## Problem requirements
Extend the article on theft of public assets in poor countries, picking up after its final sentence.

## Excerpt to read

Theft of public assets stifling poor countries

13th April 2012

Developing countries including Tanzania have been challenged to increase transparency and public accountability in a bid to fight against theft of public assets and improve their economies.

Speaking to The Guardian in Dar es Salaam recently, Juma Mwageni, a development activist, urged developing countries to strengthen their legal and public financial management systems.

World Bank says fraudulent money associated with bribes and embezzlement by public officials from developing and transition countries is estimated at between USD 20 and 40 billion per year, equivalent to between 20 and 40 percent of flows of Official Development Assistance (ODA).

He said theft of public assets in most of the countries is mainly facilitated by a lack of transparency and public accountability.

“If the situation is left unattended it will degrade public institutions, especially those involved in public financial management and financial sector governance, weakening the private investment climate and social service delivery,” he said.

However he was optimistic after the move taken by the World Bank through its Stolen Assets Recovery Initiative (StAR) launched three years ago in collaboration with UN Office on Drugs and Crime (UNODC).

He said the initiative would help improve accountability and reduce transfer of money by corrupt leaders or officials.

According to WB, assets stolen by corrupt leaders at the country-level are frequently of overwhelming magnitude.

The true cost of corruption far exceeds the value of assets stolen by the leaders of countries.

This “collateral damage” in terms of foregone growth and poverty alleviation will be proportional to the duration of the tenure of the corrupt leader, the bank says.

## Given entries
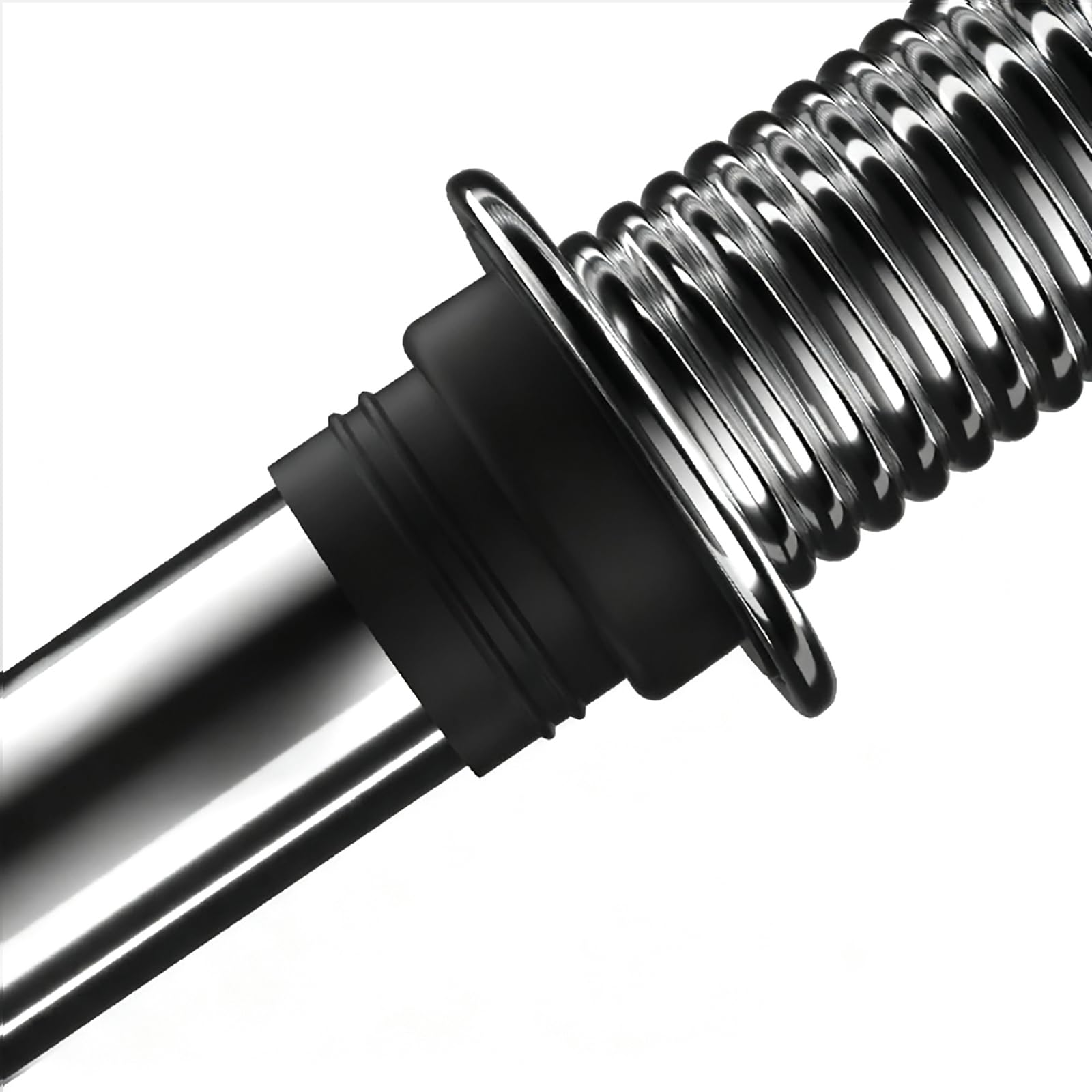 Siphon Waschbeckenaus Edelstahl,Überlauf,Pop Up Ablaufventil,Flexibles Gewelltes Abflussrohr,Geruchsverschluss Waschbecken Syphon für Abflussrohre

--

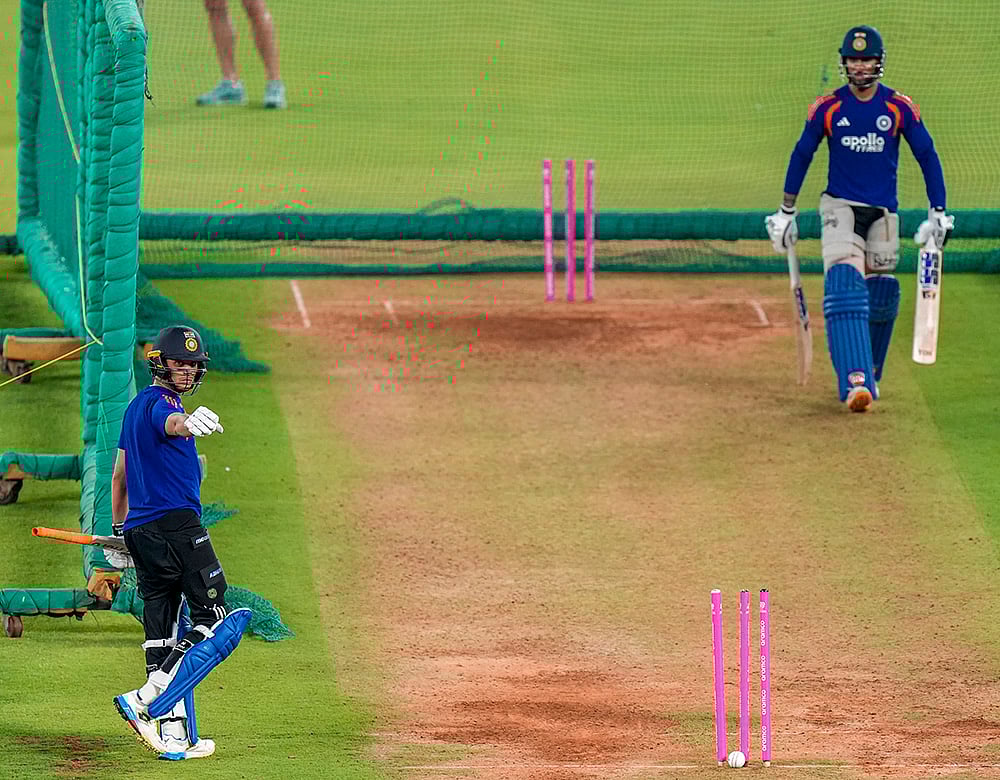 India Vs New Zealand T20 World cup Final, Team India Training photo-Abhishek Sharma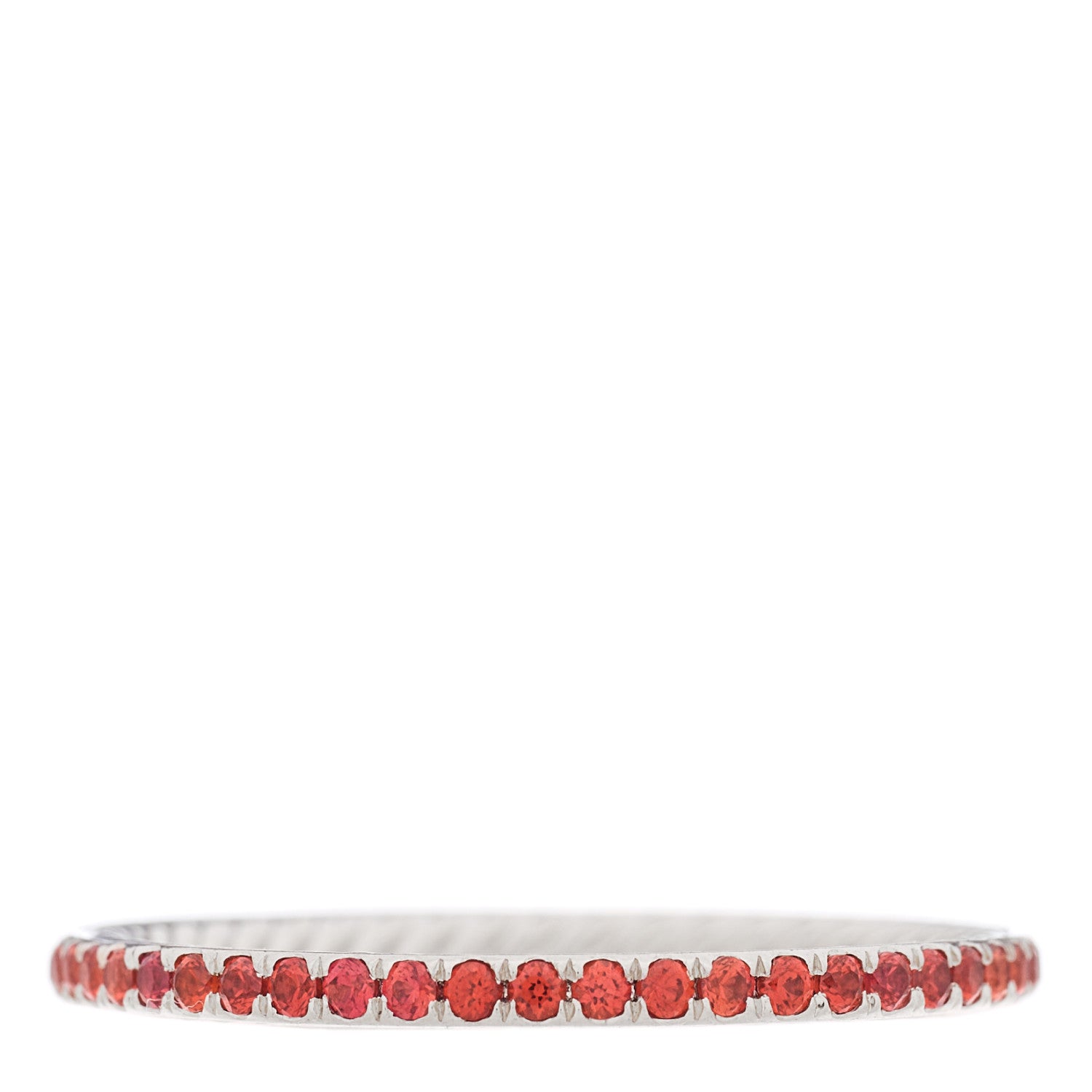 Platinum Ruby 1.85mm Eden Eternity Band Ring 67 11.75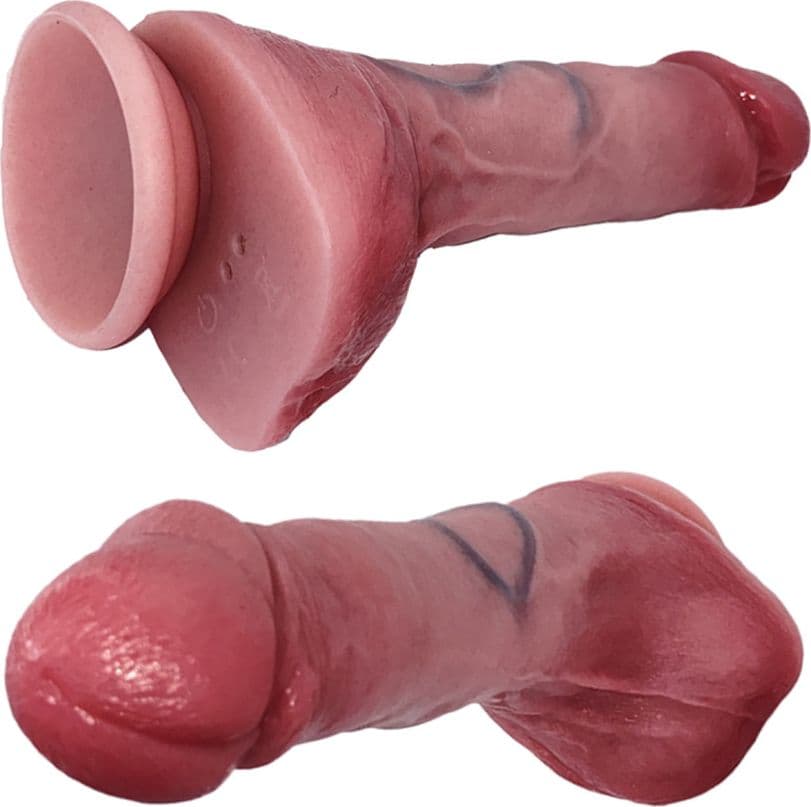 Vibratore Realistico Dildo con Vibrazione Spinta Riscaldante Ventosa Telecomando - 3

--

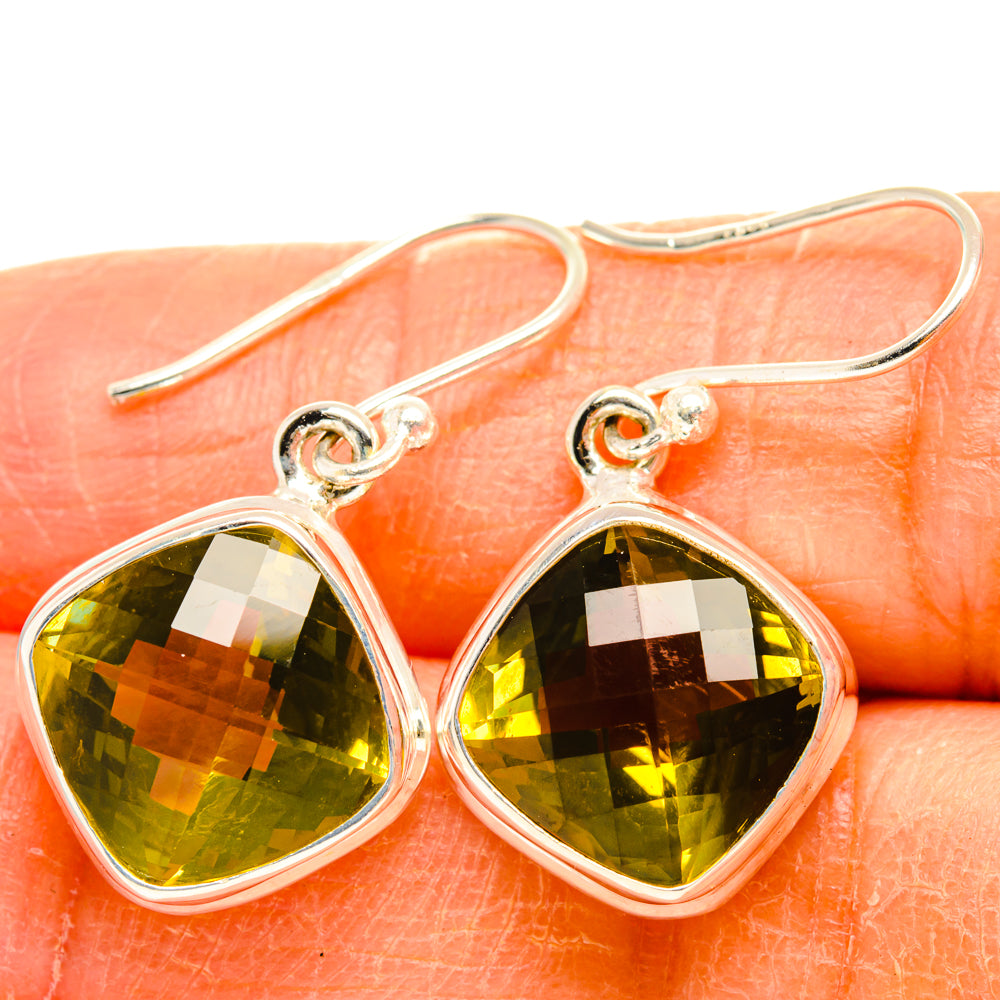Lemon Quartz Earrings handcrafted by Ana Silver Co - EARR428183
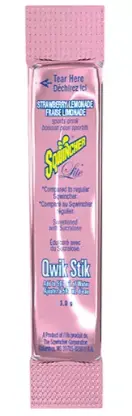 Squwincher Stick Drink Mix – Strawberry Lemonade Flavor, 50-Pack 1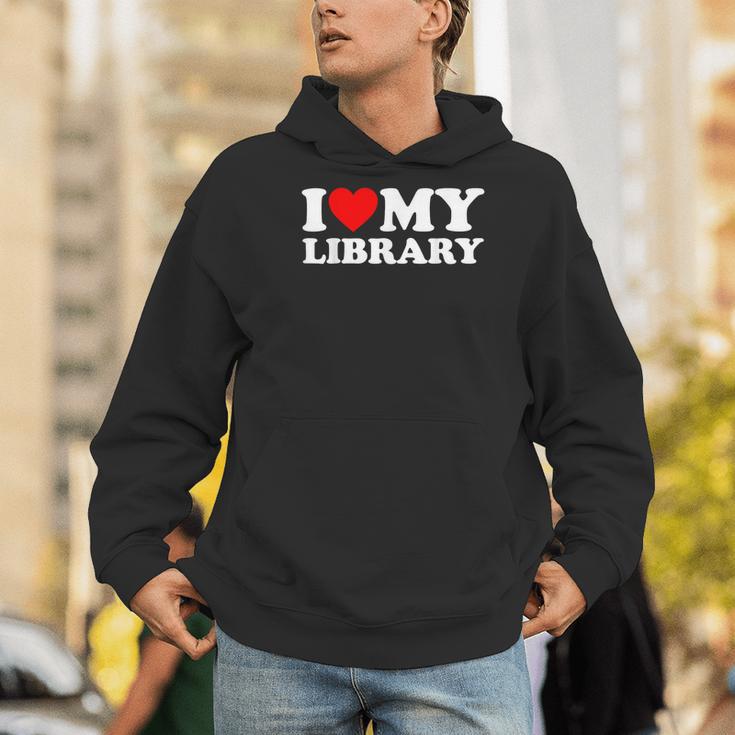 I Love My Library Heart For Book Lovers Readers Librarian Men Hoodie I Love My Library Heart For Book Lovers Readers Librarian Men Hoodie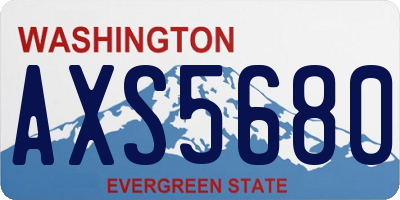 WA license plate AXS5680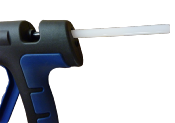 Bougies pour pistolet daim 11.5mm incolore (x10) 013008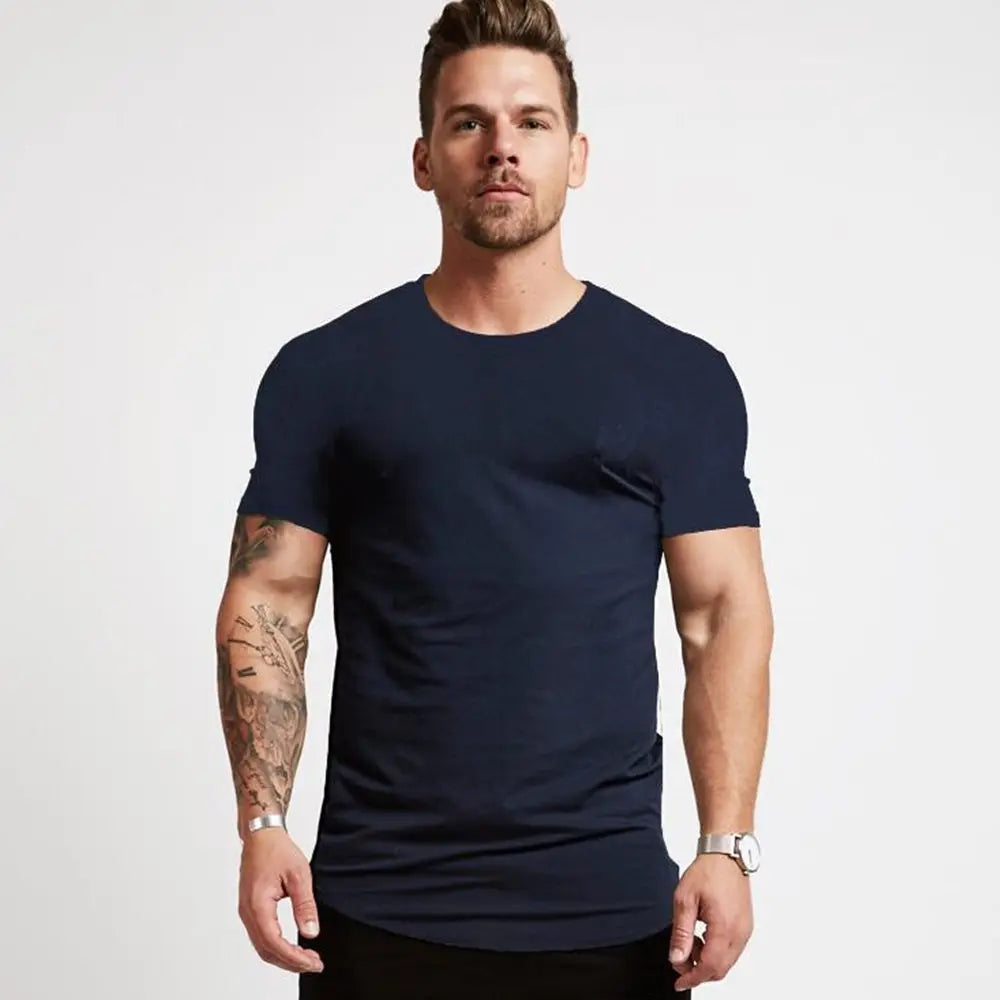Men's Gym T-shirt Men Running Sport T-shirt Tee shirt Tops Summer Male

## Written answer
Addressing the problem of stolen assets is an immense challenge. Even though countries as diverse as Nigeria, Peru, and the Philippines have enjoyed some success in asset recovery, the process has been time-consuming and costly.

Generalizing from the experience of the countries, developing countries are likely to encounter serious obstacles in recovering stolen assets, the Bank warns.

Even where the political will to pursue stolen assets exists, limited legal, investigative, and judicial capacity and inadequate financial resources could hamper the process.

Jurisdictions where stolen assets are hidden, often developed countries, may not be responsive to requests for legal assistance, the Bank said.

Political will and legal reform are also needed in developed countries, not just in developing countries. Both sets of countries need to ratify and implement the UN Convention Against Corruption (UNCAC).

At the 2007 IMF-World Bank Spring Meetings, during a side-event introducing the StAR Initiative, representatives of developed and developing countries and multilateral development banks expressed strong support for the Initiative, the bank said.

The consensus was that StAR is an idea whose time has come and that every country or international agency must do its part to make it succeed.